Starting at the line that contains "Moving vote fraction: 40%.", please transcribe every line through the end of the entries, exactly and with no pictures.

(Beginning of Source information)

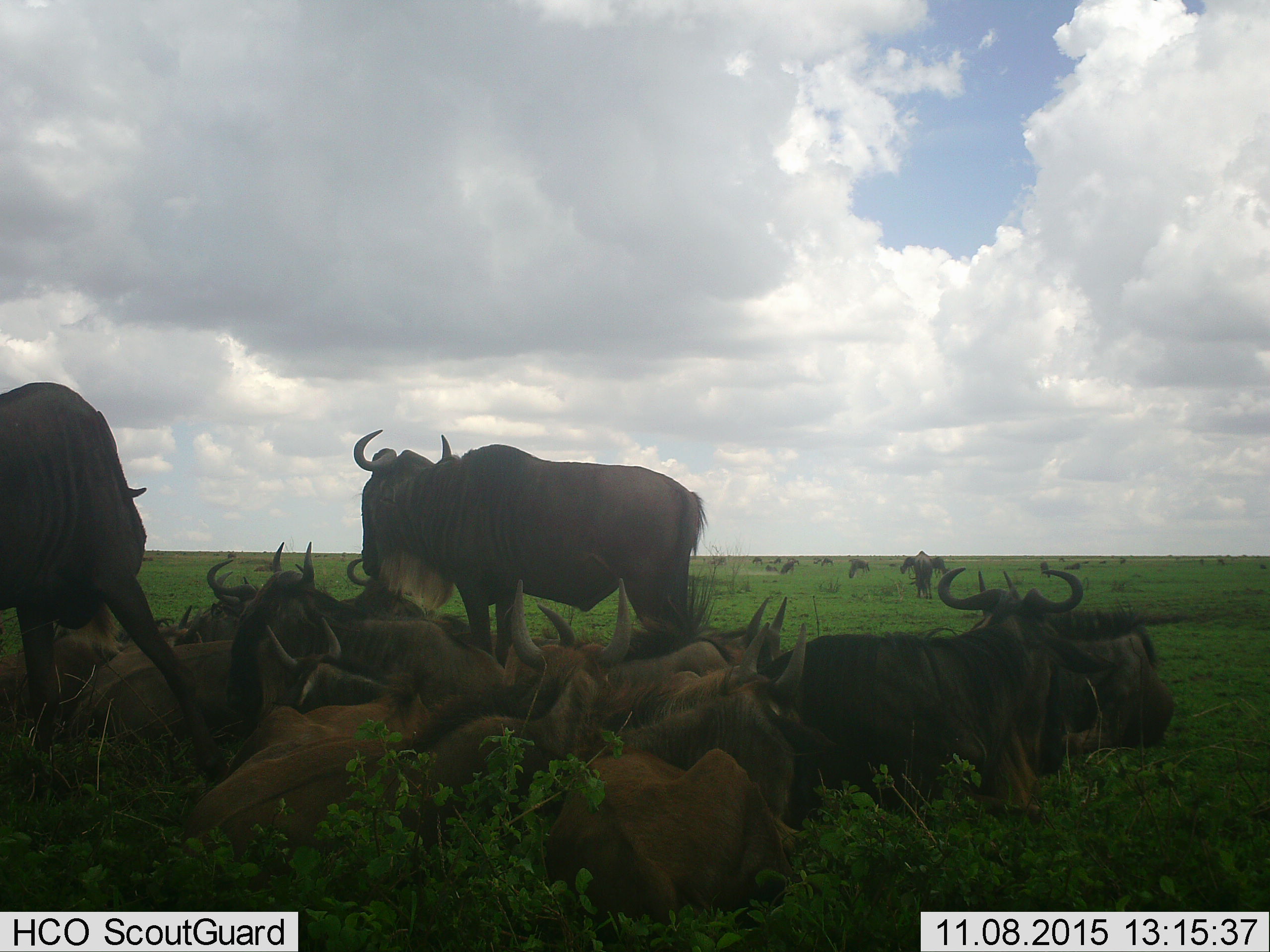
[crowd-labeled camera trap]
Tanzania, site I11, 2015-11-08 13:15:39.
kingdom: Animalia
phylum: Chordata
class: Mammalia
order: Artiodactyla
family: Bovidae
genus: Connochaetes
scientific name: Connochaetes taurinus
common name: blue wildebeest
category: wildebeest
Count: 11-50.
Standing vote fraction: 80%.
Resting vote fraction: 90%.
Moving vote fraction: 40%.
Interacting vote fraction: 50%.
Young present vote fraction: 30%.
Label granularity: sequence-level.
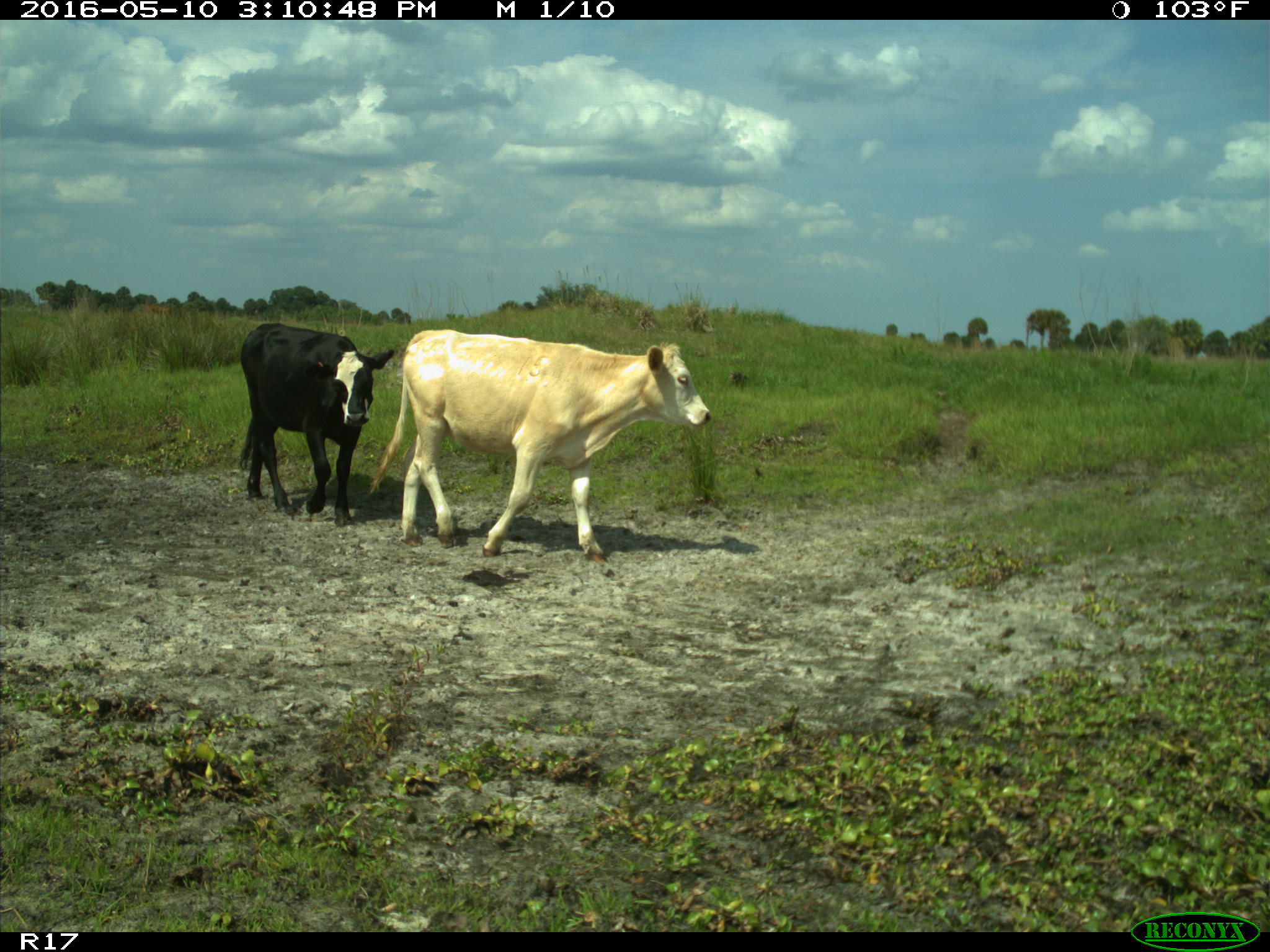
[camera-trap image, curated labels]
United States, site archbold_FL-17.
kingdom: Animalia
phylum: Chordata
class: Mammalia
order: Artiodactyla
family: Bovidae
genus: Bos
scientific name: Bos taurus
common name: domestic cow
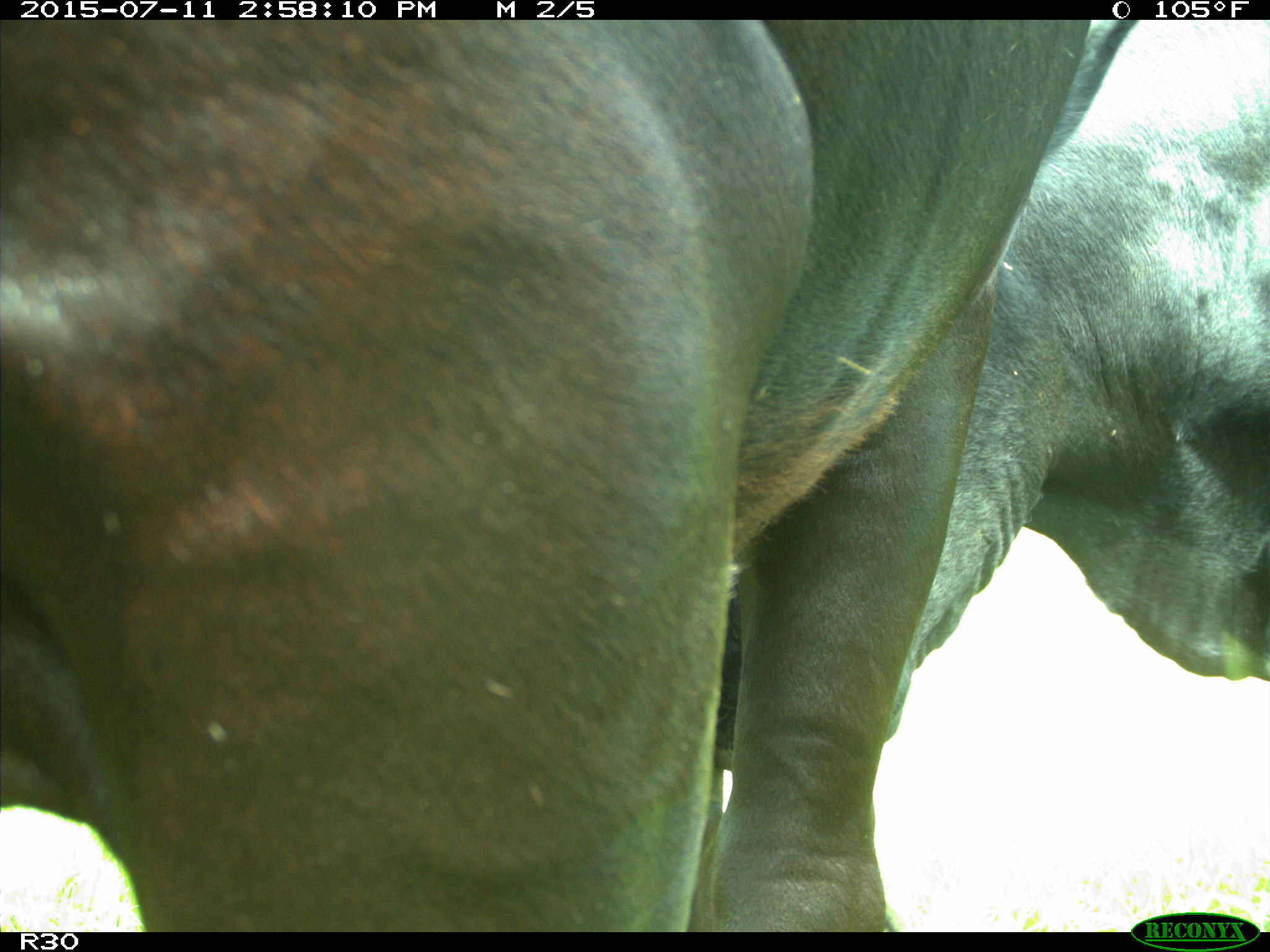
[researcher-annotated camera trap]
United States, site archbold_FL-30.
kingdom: Animalia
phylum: Chordata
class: Mammalia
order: Artiodactyla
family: Bovidae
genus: Bos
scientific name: Bos taurus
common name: domestic cow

(End of Source information)

__Output of the exercise__
Moving vote fraction: 40%.
Interacting vote fraction: 50%.
Young present vote fraction: 30%.
Label granularity: sequence-level.
[camera-trap image, curated labels]
United States, site archbold_FL-17.
kingdom: Animalia
phylum: Chordata
class: Mammalia
order: Artiodactyla
family: Bovidae
genus: Bos
scientific name: Bos taurus
common name: domestic cow
[researcher-annotated camera trap]
United States, site archbold_FL-30.
kingdom: Animalia
phylum: Chordata
class: Mammalia
order: Artiodactyla
family: Bovidae
genus: Bos
scientific name: Bos taurus
common name: domestic cow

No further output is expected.